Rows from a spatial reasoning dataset
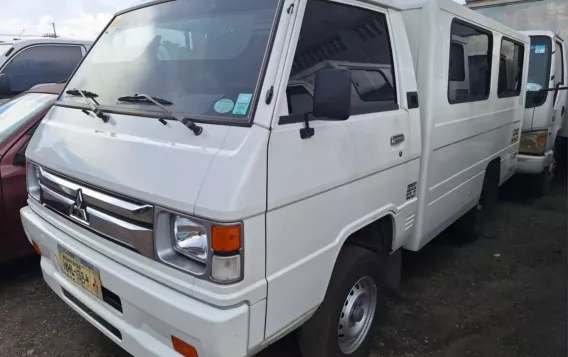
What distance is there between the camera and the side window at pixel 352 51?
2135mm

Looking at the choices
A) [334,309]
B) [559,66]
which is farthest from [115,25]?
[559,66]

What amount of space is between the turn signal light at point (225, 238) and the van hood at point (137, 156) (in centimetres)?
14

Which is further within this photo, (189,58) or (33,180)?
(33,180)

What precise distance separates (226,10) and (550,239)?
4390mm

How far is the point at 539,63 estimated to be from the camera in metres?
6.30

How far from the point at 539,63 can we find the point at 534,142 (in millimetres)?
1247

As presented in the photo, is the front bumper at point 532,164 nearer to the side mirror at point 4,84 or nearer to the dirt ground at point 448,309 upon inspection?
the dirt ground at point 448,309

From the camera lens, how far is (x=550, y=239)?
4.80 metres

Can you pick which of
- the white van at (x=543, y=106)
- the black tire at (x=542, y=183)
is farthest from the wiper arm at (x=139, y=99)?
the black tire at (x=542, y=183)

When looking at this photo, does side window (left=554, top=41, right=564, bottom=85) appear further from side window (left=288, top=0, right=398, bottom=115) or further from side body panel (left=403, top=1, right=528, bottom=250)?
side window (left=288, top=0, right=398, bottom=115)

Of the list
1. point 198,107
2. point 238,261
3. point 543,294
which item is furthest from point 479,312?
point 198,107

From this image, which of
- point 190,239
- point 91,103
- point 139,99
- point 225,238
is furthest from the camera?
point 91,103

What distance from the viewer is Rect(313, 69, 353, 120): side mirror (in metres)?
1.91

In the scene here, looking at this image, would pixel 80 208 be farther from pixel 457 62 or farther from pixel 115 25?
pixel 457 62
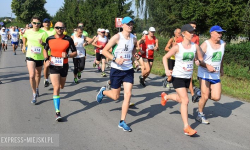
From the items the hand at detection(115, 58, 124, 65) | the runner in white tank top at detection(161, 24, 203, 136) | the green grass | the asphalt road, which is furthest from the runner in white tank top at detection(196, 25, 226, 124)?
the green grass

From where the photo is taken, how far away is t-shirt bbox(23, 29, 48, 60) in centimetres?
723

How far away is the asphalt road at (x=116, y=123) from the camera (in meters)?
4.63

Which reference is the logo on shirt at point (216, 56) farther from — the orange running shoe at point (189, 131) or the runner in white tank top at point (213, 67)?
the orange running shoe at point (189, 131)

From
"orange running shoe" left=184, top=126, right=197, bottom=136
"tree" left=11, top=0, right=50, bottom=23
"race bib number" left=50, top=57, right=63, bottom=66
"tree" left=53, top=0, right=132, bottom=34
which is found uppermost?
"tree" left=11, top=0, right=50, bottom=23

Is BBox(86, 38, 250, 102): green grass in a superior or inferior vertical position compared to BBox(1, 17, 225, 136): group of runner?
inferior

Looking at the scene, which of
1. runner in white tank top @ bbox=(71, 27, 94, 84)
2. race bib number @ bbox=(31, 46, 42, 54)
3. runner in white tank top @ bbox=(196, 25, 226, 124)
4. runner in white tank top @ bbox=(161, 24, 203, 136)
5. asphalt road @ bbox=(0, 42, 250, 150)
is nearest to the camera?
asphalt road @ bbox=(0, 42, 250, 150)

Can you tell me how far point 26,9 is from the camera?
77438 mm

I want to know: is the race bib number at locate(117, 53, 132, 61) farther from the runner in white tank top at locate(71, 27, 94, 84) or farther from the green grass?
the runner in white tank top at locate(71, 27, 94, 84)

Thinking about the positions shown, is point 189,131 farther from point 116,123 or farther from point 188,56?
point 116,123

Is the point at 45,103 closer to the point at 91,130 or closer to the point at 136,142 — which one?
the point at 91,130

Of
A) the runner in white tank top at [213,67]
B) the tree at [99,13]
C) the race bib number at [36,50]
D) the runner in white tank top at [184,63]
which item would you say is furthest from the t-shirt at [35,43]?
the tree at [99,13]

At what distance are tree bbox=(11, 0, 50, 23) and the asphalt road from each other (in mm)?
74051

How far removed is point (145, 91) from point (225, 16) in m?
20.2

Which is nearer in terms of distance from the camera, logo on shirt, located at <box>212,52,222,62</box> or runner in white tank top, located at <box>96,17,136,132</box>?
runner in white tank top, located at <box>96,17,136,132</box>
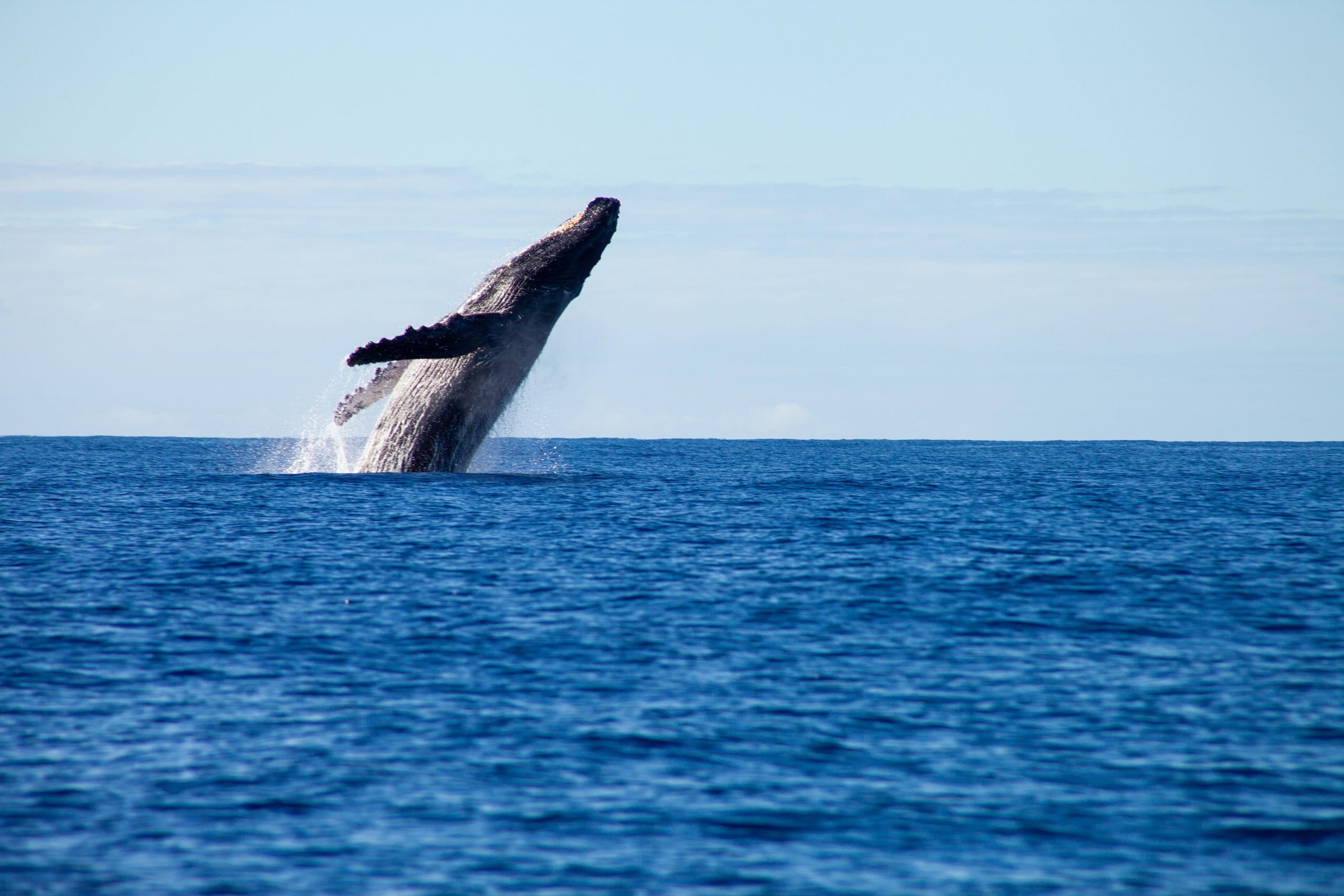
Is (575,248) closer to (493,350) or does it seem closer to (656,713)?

**Written instruction:** Without including the pictures, reproduce all entries exactly.

**Exercise response:**
What distance is there between the camera and the side window at pixel 352 51?
2135mm

Looking at the choices
A) [334,309]
B) [559,66]
which is farthest from [115,25]?
[559,66]

What amount of space is between the turn signal light at point (225, 238) and the van hood at point (137, 156) (in centimetres)?
14

Which is further within this photo, (189,58) or (33,180)?
(33,180)

What precise distance separates (226,10) and (550,239)?
4390mm

How far is the point at 539,63 estimated to be from the camera in metres?
6.30

How far from the point at 539,63 can we find the point at 534,142 (in millimetres)?
1247

As presented in the photo, is the front bumper at point 532,164 nearer to the side mirror at point 4,84 or nearer to the dirt ground at point 448,309 upon inspection?
the dirt ground at point 448,309

From the camera lens, how far is (x=550, y=239)?
4.80 metres

Can you pick which of
- the white van at (x=543, y=106)
- the black tire at (x=542, y=183)
is farthest from the wiper arm at (x=139, y=99)?
the black tire at (x=542, y=183)

When looking at this photo, does side window (left=554, top=41, right=564, bottom=85) appear further from side window (left=288, top=0, right=398, bottom=115) or further from side body panel (left=403, top=1, right=528, bottom=250)?
side window (left=288, top=0, right=398, bottom=115)

Of the list
1. point 198,107
2. point 238,261
3. point 543,294
which item is furthest from point 479,312?
point 198,107

From this image, which of
- point 190,239
- point 91,103
- point 139,99
- point 225,238
is furthest from the camera?
point 91,103

What distance from the viewer is Rect(313, 69, 353, 120): side mirror (in metres)?
1.91

In the scene here, looking at this image, would pixel 80 208 be farther from pixel 457 62 or farther from pixel 115 25?
pixel 457 62
From the items the hand at detection(115, 58, 124, 65) | the runner in white tank top at detection(161, 24, 203, 136) | the green grass | the asphalt road, which is furthest from the runner in white tank top at detection(196, 25, 226, 124)?
the green grass

From where the photo is taken, how far away is t-shirt bbox(23, 29, 48, 60) in centimetres?
723

How far away is the asphalt road at (x=116, y=123) from the camera (in meters)?
4.63

Which reference is the logo on shirt at point (216, 56) farther from — the orange running shoe at point (189, 131) or the runner in white tank top at point (213, 67)?
the orange running shoe at point (189, 131)

From
"orange running shoe" left=184, top=126, right=197, bottom=136
"tree" left=11, top=0, right=50, bottom=23
"race bib number" left=50, top=57, right=63, bottom=66
"tree" left=53, top=0, right=132, bottom=34
which is found uppermost?
"tree" left=11, top=0, right=50, bottom=23

Is BBox(86, 38, 250, 102): green grass in a superior or inferior vertical position compared to BBox(1, 17, 225, 136): group of runner?
inferior

Looking at the scene, which of
1. runner in white tank top @ bbox=(71, 27, 94, 84)
2. race bib number @ bbox=(31, 46, 42, 54)
3. runner in white tank top @ bbox=(196, 25, 226, 124)
4. runner in white tank top @ bbox=(161, 24, 203, 136)
5. asphalt road @ bbox=(0, 42, 250, 150)
is nearest to the camera?
asphalt road @ bbox=(0, 42, 250, 150)

Can you tell me how far point 26,9 is from the camera?
77438 mm

I want to know: is the race bib number at locate(117, 53, 132, 61) farther from the runner in white tank top at locate(71, 27, 94, 84) or farther from the green grass?
the runner in white tank top at locate(71, 27, 94, 84)

Thinking about the positions shown, is point 189,131 farther from point 116,123 or farther from point 188,56?
point 116,123

Is the point at 45,103 closer to the point at 91,130 or closer to the point at 136,142 — which one?
the point at 91,130

Of
A) the runner in white tank top at [213,67]
B) the tree at [99,13]
C) the race bib number at [36,50]
D) the runner in white tank top at [184,63]
which item would you say is furthest from the t-shirt at [35,43]?
the tree at [99,13]

At what distance are tree bbox=(11, 0, 50, 23) and the asphalt road from each other (in mm)?
74051

How far removed is point (145, 91) from point (225, 16) in m?
20.2

Which is nearer in terms of distance from the camera, logo on shirt, located at <box>212,52,222,62</box> or runner in white tank top, located at <box>96,17,136,132</box>?
runner in white tank top, located at <box>96,17,136,132</box>
Is (575,248) closer to (493,350) or does it seem closer to (656,713)?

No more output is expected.